A typical commercial flow bench uses manometers across an orifice plate, to measure the

mass flow rate (usually expressed as CFM @ STP) at a given test pressure. A cylinder head,

or a number of cylinder heads, once tested, can then be run on a calibrated dynamometer. The

readings from the dynamometer can then be correlated with mass flow rate results, for a given

test pressure on a given flow bench.

Commercial flow bench units may be supplied with a series of charts that attempt to relate the

mass flow rate through a cylinder head at a given flow bench test pressure, with expected

dynamometer results.

6.3 Description Of Flowbench Hardware

A flowbench was constructed to specifically evaluate the performance of the air filter, throttle

assembly, and restrictor. The flowbench was constructed with geometry to try and mimic the

flow from the restrictor into a symmetric plenum. The flowbench uses a stagnation pressure

probe, and a static pressure probe (“wall tapping”) to determine the peak velocity,

downstream, through a 27.5 mm internal diameter pipe.

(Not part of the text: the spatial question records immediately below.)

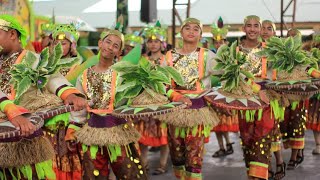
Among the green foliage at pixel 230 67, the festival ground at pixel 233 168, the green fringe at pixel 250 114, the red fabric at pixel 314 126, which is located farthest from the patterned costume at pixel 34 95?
the red fabric at pixel 314 126

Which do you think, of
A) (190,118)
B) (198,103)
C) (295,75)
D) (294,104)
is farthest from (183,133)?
(294,104)

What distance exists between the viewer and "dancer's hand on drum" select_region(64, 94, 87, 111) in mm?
3309

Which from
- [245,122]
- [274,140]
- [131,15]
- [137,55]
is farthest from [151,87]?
[131,15]

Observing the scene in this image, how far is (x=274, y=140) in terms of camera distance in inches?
220

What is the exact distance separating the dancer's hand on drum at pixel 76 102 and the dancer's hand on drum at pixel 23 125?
367mm

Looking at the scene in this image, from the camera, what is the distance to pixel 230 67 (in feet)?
15.6

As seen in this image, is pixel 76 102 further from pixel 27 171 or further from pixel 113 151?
pixel 113 151

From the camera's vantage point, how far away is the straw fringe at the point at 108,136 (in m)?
4.05

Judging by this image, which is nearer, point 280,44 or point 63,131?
point 63,131

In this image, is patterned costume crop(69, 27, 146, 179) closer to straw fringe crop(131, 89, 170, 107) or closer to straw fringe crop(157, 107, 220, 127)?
straw fringe crop(131, 89, 170, 107)

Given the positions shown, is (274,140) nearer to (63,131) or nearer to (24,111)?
(63,131)

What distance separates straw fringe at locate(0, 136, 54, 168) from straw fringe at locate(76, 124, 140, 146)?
1.99ft

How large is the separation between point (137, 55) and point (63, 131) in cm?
104

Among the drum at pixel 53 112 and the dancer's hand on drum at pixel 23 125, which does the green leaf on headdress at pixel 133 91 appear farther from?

The pipe has a very rough (corroded

galvanised iron) internal surface finish, and is of sufficient length at ensure fully developed

turbulent flow at the pressure probes. By assuming fully developed turbulent flow, we can

also assume a reasonably consistent velocity profile through the pipe over a small range of

Reynolds numbers.

Pitot probes were chosen over an orifice plate so as to reduce the required power of the

vacuum unit, and hence increase the available test pressure. Manometers were favoured over

differential pressure transducers, to reduce error modes, and so that the device could be used

again without the need for sourcing additional hardware (except a source of vacuum).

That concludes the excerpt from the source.